The pre-industrial city of Angkor in Southern Cambodia, most famous for the ruins of Angkor Wat today – with its heyday in the 13th century, had a very complex water infrastructure system.
The features of this system included and were not limited to man-made lakes as reservoirs, canals, moats, and embankments.
The main purposes for this water distribution network were flood control and irrigation and it covered a vast area (1200 square kilometers, give or take).
Seemingly the city of Angkor’s collapse and the neglect of maintenance for this infrastructure coincide, and it has been suggested that water-related issues contributed highly to the aforementioned event. Science Advances reports:
“We conclude that Angkor’s urban infrastructure, particularly its very large and convoluted water distribution network, was prone to cascading failure under the impact of high-amplitude but low-frequency climatic perturbation. This critical behavior was likely to have been the product of centuries of iterative development of water management infrastructure, creating a system that was at once very large, tightly interdependent, and characterized by the reuse of older, redundant infrastructure. It follows that earlier, less extensive, or interdependent phases of the same network may demonstrate different characteristics in terms of topological damage in response to climate forcing, and may have been more resilient than the network as we model it, at the peak of its complexity in the 14th century CE.

**Text extracted from each page:**
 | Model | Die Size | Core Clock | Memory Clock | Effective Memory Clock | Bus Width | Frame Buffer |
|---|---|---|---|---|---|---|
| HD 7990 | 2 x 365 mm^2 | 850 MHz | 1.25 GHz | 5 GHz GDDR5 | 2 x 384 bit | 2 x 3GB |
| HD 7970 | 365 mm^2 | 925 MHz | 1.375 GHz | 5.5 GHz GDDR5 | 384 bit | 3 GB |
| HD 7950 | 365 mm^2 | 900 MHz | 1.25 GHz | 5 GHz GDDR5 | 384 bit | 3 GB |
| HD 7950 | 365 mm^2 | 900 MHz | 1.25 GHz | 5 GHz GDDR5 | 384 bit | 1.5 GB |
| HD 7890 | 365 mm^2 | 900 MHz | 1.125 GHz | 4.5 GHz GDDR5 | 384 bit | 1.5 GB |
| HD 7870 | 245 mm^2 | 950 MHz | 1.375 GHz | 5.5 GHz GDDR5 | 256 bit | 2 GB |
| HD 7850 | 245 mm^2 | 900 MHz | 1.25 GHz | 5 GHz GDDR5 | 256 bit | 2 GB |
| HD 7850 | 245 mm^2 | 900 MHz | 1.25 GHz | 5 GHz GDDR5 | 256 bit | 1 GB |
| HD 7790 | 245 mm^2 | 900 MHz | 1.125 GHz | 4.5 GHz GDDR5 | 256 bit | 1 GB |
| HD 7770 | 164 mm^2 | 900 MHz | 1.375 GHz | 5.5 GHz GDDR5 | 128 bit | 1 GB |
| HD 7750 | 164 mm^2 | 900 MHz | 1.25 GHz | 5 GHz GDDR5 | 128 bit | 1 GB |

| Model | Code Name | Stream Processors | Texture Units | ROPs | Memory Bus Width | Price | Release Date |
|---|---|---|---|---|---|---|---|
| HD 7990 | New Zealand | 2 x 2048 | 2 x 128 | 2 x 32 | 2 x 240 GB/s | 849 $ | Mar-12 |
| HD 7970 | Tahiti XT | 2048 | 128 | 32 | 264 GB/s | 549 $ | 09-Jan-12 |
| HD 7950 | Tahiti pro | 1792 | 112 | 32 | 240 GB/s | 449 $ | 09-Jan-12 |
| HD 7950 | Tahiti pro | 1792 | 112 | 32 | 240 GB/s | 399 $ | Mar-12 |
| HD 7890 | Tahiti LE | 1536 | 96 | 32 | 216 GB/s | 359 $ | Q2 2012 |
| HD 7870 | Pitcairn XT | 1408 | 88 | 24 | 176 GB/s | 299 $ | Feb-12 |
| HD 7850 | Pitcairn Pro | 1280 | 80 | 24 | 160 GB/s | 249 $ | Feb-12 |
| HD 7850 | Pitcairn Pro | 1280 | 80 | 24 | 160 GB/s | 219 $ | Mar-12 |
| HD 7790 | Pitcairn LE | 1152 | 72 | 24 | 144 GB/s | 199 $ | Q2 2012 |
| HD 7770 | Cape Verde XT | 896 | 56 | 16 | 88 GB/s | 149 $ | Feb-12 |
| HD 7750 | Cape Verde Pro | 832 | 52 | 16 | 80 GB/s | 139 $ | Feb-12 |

* * *

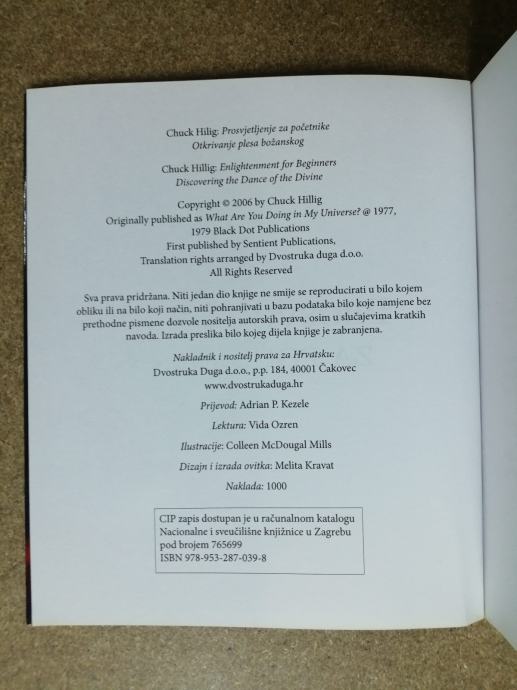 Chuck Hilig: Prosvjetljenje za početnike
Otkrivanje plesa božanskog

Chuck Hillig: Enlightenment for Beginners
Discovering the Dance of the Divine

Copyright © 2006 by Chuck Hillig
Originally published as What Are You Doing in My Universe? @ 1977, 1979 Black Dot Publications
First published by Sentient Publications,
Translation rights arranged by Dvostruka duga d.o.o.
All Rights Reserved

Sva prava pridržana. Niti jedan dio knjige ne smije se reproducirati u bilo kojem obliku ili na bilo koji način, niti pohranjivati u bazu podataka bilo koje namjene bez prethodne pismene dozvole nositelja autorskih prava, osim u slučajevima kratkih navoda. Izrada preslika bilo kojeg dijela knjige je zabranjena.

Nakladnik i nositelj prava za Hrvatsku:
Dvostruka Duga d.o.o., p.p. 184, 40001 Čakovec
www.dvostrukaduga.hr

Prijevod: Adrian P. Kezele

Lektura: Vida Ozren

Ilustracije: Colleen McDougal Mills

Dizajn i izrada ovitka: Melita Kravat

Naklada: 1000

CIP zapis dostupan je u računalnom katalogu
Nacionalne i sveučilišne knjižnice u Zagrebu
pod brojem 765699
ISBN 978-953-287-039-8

**Problem description:**
In the Angkor passage, what were the main purposes of the city's water distribution network? The records stand apart from the Angkor passage and are separate material.

**Solution to this exercise:**
Flood control and irrigation.